LLMs Excel at Spatial Transfer But Fail Systematically at Length Scaling in Planning Tasks

Language models can successfully apply learned problem-solving strategies to novel spatial layouts but consistently fail when problems require longer planning horizons, according to new research published April 16, 2026 on arXiv. The study reveals that current AI architectures face fundamental limitations in sequential reasoning that cannot be overcome through better training or inference techniques alone.

Researchers Yao Tong, Jiayuan Ye, Anastasia Borovykh, and Reza Shokri designed a controlled synthetic environment based on shortest-path planning to cleanly separate two orthogonal axes of generalization: spatial transfer to unseen maps and length scaling to longer-horizon problems.

Spatial Transfer Succeeds, Length Scaling Fails

The research produced a striking divergence in capabilities. Models exhibited strong spatial transfer—they successfully applied learned shortest-path strategies to novel spatial layouts they hadn't encountered during training. This suggests the models learn generalizable spatial reasoning patterns rather than memorizing specific configurations.

However, models consistently failed under length scaling due to what the researchers term "recursive instability." When problems required longer planning horizons, errors accumulated across extended solution sequences, causing systematic failure. This limitation persisted regardless of the training or inference approach used.

Pipeline Stages Influence Systematic Problem-Solving Differently

The study revealed how distinct stages of the learning pipeline influence systematic problem-solving capabilities in fundamentally different ways. Data coverage sets capability limits, defining what problems are solvable in principle. Reinforcement learning improves training stability but does not expand those fundamental limits. Inference-time scaling enhances performance within existing capabilities but cannot rescue length-scaling failures.

According to the paper's abstract: "Data coverage sets capability limits; reinforcement learning improves training stability but does not expand those limits; and inference-time scaling enhances performance but cannot rescue length-scaling failures."

Architectural Limitations Beyond Training Fixes

The findings suggest that systematic generalization failures aren't simply fixable through better training techniques or more compute at inference time. Some fundamental limitations persist that prevent models from reliably solving increasingly complex versions of the same problem class, even when they've mastered simpler variants.

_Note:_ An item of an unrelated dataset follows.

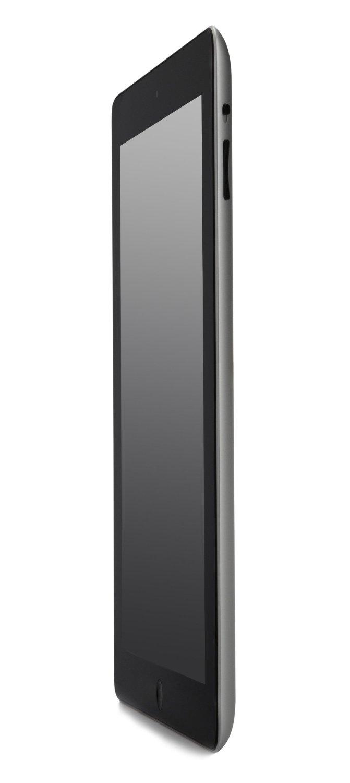 Apple Ipad 4th Generation W Retina Display 16gb Wi Fi Black Iphone 7 32gb Jet Grs International Md510ll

This has significant implications for deploying language models in planning tasks, code generation (where longer programs require extended reasoning chains), and complex multi-step problem-solving. The inability of reinforcement learning and inference-time compute to address length-scaling failures suggests that architectural changes may be necessary to overcome these limitations.

Implications for Sequential Reasoning

The research provides empirical evidence that current language model architectures face fundamental constraints in sequential reasoning. While they can transfer learned patterns to new spatial configurations—demonstrating genuine generalization in one dimension—they cannot scale those same patterns to longer reasoning chains without accumulating catastrophic errors.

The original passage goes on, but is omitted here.